Menurut Nur Hidayati, koordinator Aliansi Remaja Indepeden (ARI), sebuah organisasi remaja yang mempromosikan hak-hak kesehatan reproduksi bagi remaja meyampaikan jika pemerintah berniat melindungi dan menyediakan hak pendidikan bagi setiap anak, maka pemerintah harus memberikan cuti hamil bagi anak perempuan yang hamil dan juga memfasilitasi dengan mudah surat pindah sekolah. Karena selama ini pihak sekolah asal selalu mempersulit surat pindah jika ada siswi hamil ingin meneruskan sekolah ditempat lain, ungkap Handa melalui telpon.

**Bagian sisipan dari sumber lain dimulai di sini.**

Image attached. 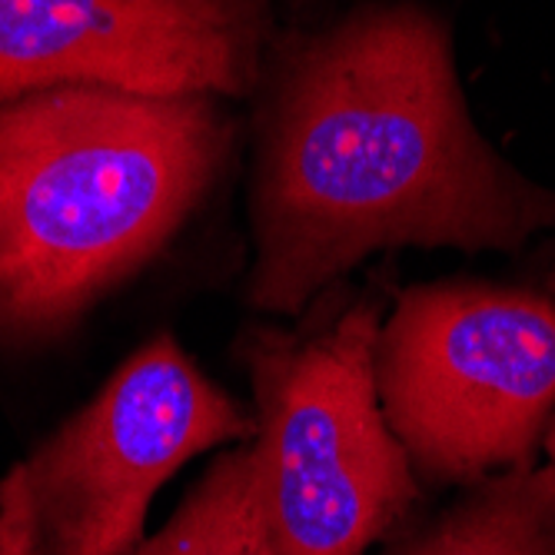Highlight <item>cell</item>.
I'll return each mask as SVG.
<instances>
[{"label": "cell", "mask_w": 555, "mask_h": 555, "mask_svg": "<svg viewBox=\"0 0 555 555\" xmlns=\"http://www.w3.org/2000/svg\"><path fill=\"white\" fill-rule=\"evenodd\" d=\"M373 370L423 489L539 463L555 416V263L399 289Z\"/></svg>", "instance_id": "277c9868"}, {"label": "cell", "mask_w": 555, "mask_h": 555, "mask_svg": "<svg viewBox=\"0 0 555 555\" xmlns=\"http://www.w3.org/2000/svg\"><path fill=\"white\" fill-rule=\"evenodd\" d=\"M263 24V0H0V100L50 87L246 93Z\"/></svg>", "instance_id": "8992f818"}, {"label": "cell", "mask_w": 555, "mask_h": 555, "mask_svg": "<svg viewBox=\"0 0 555 555\" xmlns=\"http://www.w3.org/2000/svg\"><path fill=\"white\" fill-rule=\"evenodd\" d=\"M257 433L254 410L150 336L77 413L0 476V555H133L157 492Z\"/></svg>", "instance_id": "5b68a950"}, {"label": "cell", "mask_w": 555, "mask_h": 555, "mask_svg": "<svg viewBox=\"0 0 555 555\" xmlns=\"http://www.w3.org/2000/svg\"><path fill=\"white\" fill-rule=\"evenodd\" d=\"M217 96L50 87L0 100V346H40L143 270L217 180Z\"/></svg>", "instance_id": "7a4b0ae2"}, {"label": "cell", "mask_w": 555, "mask_h": 555, "mask_svg": "<svg viewBox=\"0 0 555 555\" xmlns=\"http://www.w3.org/2000/svg\"><path fill=\"white\" fill-rule=\"evenodd\" d=\"M542 452H545V460L555 466V416L548 420V429H545V436H542Z\"/></svg>", "instance_id": "9c48e42d"}, {"label": "cell", "mask_w": 555, "mask_h": 555, "mask_svg": "<svg viewBox=\"0 0 555 555\" xmlns=\"http://www.w3.org/2000/svg\"><path fill=\"white\" fill-rule=\"evenodd\" d=\"M386 286L326 289L296 326H249L257 499L276 555H373L420 513L423 482L376 389Z\"/></svg>", "instance_id": "3957f363"}, {"label": "cell", "mask_w": 555, "mask_h": 555, "mask_svg": "<svg viewBox=\"0 0 555 555\" xmlns=\"http://www.w3.org/2000/svg\"><path fill=\"white\" fill-rule=\"evenodd\" d=\"M133 555H276L260 513L249 442L220 449L164 529Z\"/></svg>", "instance_id": "ba28073f"}, {"label": "cell", "mask_w": 555, "mask_h": 555, "mask_svg": "<svg viewBox=\"0 0 555 555\" xmlns=\"http://www.w3.org/2000/svg\"><path fill=\"white\" fill-rule=\"evenodd\" d=\"M249 307L302 317L370 254H522L555 190L476 127L442 14L376 4L296 43L260 117Z\"/></svg>", "instance_id": "6da1fadb"}, {"label": "cell", "mask_w": 555, "mask_h": 555, "mask_svg": "<svg viewBox=\"0 0 555 555\" xmlns=\"http://www.w3.org/2000/svg\"><path fill=\"white\" fill-rule=\"evenodd\" d=\"M373 555H555V466L529 463L460 486Z\"/></svg>", "instance_id": "52a82bcc"}]
</instances>
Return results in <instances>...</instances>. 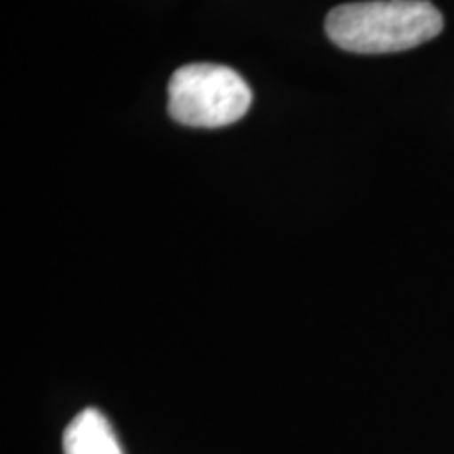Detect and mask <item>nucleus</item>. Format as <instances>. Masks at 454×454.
<instances>
[{
	"mask_svg": "<svg viewBox=\"0 0 454 454\" xmlns=\"http://www.w3.org/2000/svg\"><path fill=\"white\" fill-rule=\"evenodd\" d=\"M444 30V17L429 0H368L339 4L326 15V36L360 55L400 53Z\"/></svg>",
	"mask_w": 454,
	"mask_h": 454,
	"instance_id": "1",
	"label": "nucleus"
},
{
	"mask_svg": "<svg viewBox=\"0 0 454 454\" xmlns=\"http://www.w3.org/2000/svg\"><path fill=\"white\" fill-rule=\"evenodd\" d=\"M66 454H122L112 425L98 408H84L64 434Z\"/></svg>",
	"mask_w": 454,
	"mask_h": 454,
	"instance_id": "3",
	"label": "nucleus"
},
{
	"mask_svg": "<svg viewBox=\"0 0 454 454\" xmlns=\"http://www.w3.org/2000/svg\"><path fill=\"white\" fill-rule=\"evenodd\" d=\"M251 101L247 81L221 64H187L168 82V114L185 127L219 129L234 124L244 118Z\"/></svg>",
	"mask_w": 454,
	"mask_h": 454,
	"instance_id": "2",
	"label": "nucleus"
}]
</instances>
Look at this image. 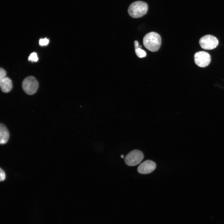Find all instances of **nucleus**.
Returning <instances> with one entry per match:
<instances>
[{
  "label": "nucleus",
  "instance_id": "nucleus-11",
  "mask_svg": "<svg viewBox=\"0 0 224 224\" xmlns=\"http://www.w3.org/2000/svg\"><path fill=\"white\" fill-rule=\"evenodd\" d=\"M37 55L36 53L33 52L30 54L28 57V60L32 62H37L38 60Z\"/></svg>",
  "mask_w": 224,
  "mask_h": 224
},
{
  "label": "nucleus",
  "instance_id": "nucleus-1",
  "mask_svg": "<svg viewBox=\"0 0 224 224\" xmlns=\"http://www.w3.org/2000/svg\"><path fill=\"white\" fill-rule=\"evenodd\" d=\"M161 38L156 32H151L145 35L143 39V44L149 50L156 52L159 49L161 44Z\"/></svg>",
  "mask_w": 224,
  "mask_h": 224
},
{
  "label": "nucleus",
  "instance_id": "nucleus-3",
  "mask_svg": "<svg viewBox=\"0 0 224 224\" xmlns=\"http://www.w3.org/2000/svg\"><path fill=\"white\" fill-rule=\"evenodd\" d=\"M39 86L38 82L34 77L31 76L26 77L22 83V87L27 94L32 95L37 91Z\"/></svg>",
  "mask_w": 224,
  "mask_h": 224
},
{
  "label": "nucleus",
  "instance_id": "nucleus-8",
  "mask_svg": "<svg viewBox=\"0 0 224 224\" xmlns=\"http://www.w3.org/2000/svg\"><path fill=\"white\" fill-rule=\"evenodd\" d=\"M0 86L1 91L3 92H9L12 88V81L9 77H6L0 79Z\"/></svg>",
  "mask_w": 224,
  "mask_h": 224
},
{
  "label": "nucleus",
  "instance_id": "nucleus-16",
  "mask_svg": "<svg viewBox=\"0 0 224 224\" xmlns=\"http://www.w3.org/2000/svg\"><path fill=\"white\" fill-rule=\"evenodd\" d=\"M120 157H121L122 158H124V156L123 155H122H122H121Z\"/></svg>",
  "mask_w": 224,
  "mask_h": 224
},
{
  "label": "nucleus",
  "instance_id": "nucleus-5",
  "mask_svg": "<svg viewBox=\"0 0 224 224\" xmlns=\"http://www.w3.org/2000/svg\"><path fill=\"white\" fill-rule=\"evenodd\" d=\"M199 44L202 48L206 50H211L217 47L218 44V40L215 37L208 35L200 38Z\"/></svg>",
  "mask_w": 224,
  "mask_h": 224
},
{
  "label": "nucleus",
  "instance_id": "nucleus-7",
  "mask_svg": "<svg viewBox=\"0 0 224 224\" xmlns=\"http://www.w3.org/2000/svg\"><path fill=\"white\" fill-rule=\"evenodd\" d=\"M156 167V164L154 162L151 160H147L142 162L139 166L137 169V171L141 174H148L154 170Z\"/></svg>",
  "mask_w": 224,
  "mask_h": 224
},
{
  "label": "nucleus",
  "instance_id": "nucleus-14",
  "mask_svg": "<svg viewBox=\"0 0 224 224\" xmlns=\"http://www.w3.org/2000/svg\"><path fill=\"white\" fill-rule=\"evenodd\" d=\"M6 175L4 171L1 168H0V181H3L5 179Z\"/></svg>",
  "mask_w": 224,
  "mask_h": 224
},
{
  "label": "nucleus",
  "instance_id": "nucleus-10",
  "mask_svg": "<svg viewBox=\"0 0 224 224\" xmlns=\"http://www.w3.org/2000/svg\"><path fill=\"white\" fill-rule=\"evenodd\" d=\"M135 52L139 58L144 57L147 55L145 51L139 48L135 49Z\"/></svg>",
  "mask_w": 224,
  "mask_h": 224
},
{
  "label": "nucleus",
  "instance_id": "nucleus-13",
  "mask_svg": "<svg viewBox=\"0 0 224 224\" xmlns=\"http://www.w3.org/2000/svg\"><path fill=\"white\" fill-rule=\"evenodd\" d=\"M6 71L2 68L0 69V79H2L6 77Z\"/></svg>",
  "mask_w": 224,
  "mask_h": 224
},
{
  "label": "nucleus",
  "instance_id": "nucleus-15",
  "mask_svg": "<svg viewBox=\"0 0 224 224\" xmlns=\"http://www.w3.org/2000/svg\"><path fill=\"white\" fill-rule=\"evenodd\" d=\"M135 49H136L138 48V41L136 40L134 42Z\"/></svg>",
  "mask_w": 224,
  "mask_h": 224
},
{
  "label": "nucleus",
  "instance_id": "nucleus-12",
  "mask_svg": "<svg viewBox=\"0 0 224 224\" xmlns=\"http://www.w3.org/2000/svg\"><path fill=\"white\" fill-rule=\"evenodd\" d=\"M49 43V40L46 38L40 40L39 43L40 45L43 46L47 45Z\"/></svg>",
  "mask_w": 224,
  "mask_h": 224
},
{
  "label": "nucleus",
  "instance_id": "nucleus-4",
  "mask_svg": "<svg viewBox=\"0 0 224 224\" xmlns=\"http://www.w3.org/2000/svg\"><path fill=\"white\" fill-rule=\"evenodd\" d=\"M143 158L144 155L142 152L138 150H134L126 155L124 161L127 165L134 166L139 164Z\"/></svg>",
  "mask_w": 224,
  "mask_h": 224
},
{
  "label": "nucleus",
  "instance_id": "nucleus-9",
  "mask_svg": "<svg viewBox=\"0 0 224 224\" xmlns=\"http://www.w3.org/2000/svg\"><path fill=\"white\" fill-rule=\"evenodd\" d=\"M9 137V133L5 126L3 124L0 125V142L1 144L6 143Z\"/></svg>",
  "mask_w": 224,
  "mask_h": 224
},
{
  "label": "nucleus",
  "instance_id": "nucleus-2",
  "mask_svg": "<svg viewBox=\"0 0 224 224\" xmlns=\"http://www.w3.org/2000/svg\"><path fill=\"white\" fill-rule=\"evenodd\" d=\"M148 8V6L146 2L142 1H136L130 5L128 12L133 18H139L147 13Z\"/></svg>",
  "mask_w": 224,
  "mask_h": 224
},
{
  "label": "nucleus",
  "instance_id": "nucleus-6",
  "mask_svg": "<svg viewBox=\"0 0 224 224\" xmlns=\"http://www.w3.org/2000/svg\"><path fill=\"white\" fill-rule=\"evenodd\" d=\"M194 60L197 66L204 68L208 66L210 63L211 57L210 54L207 52L199 51L194 55Z\"/></svg>",
  "mask_w": 224,
  "mask_h": 224
}]
</instances>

Jika melihat lebih jauh lagi, kalau pemerintah memang ingin serius menghentikan pernikahan dini dan hamil diluar nikah, maka yang harus dilakukan oleh pemerintah memberikan pendidikan sex pada anak secara meyeluruh, melakukan perubahan batas umur dalam UU Pernikahan dan kemudian memberikan pendidikan publik secara terus menerus tentang hak-hak anak. Bukan memberikan sanksi mengeluarkan dari sekolah atau melarang ikut ujian UN.
Sanksi yang diberikan oleh pemerintah melalui aturan sekolah bukan malah meyelesaikan masalah bagi anak, justru semakin menempatkan anak-anak tersebut dalam posisi lebih buruk lagi. Pemerintah justru telah membunuh secara sistematis masa depan mereka untuk menggapai cita-cita. Itulah yang terjadi saat ini.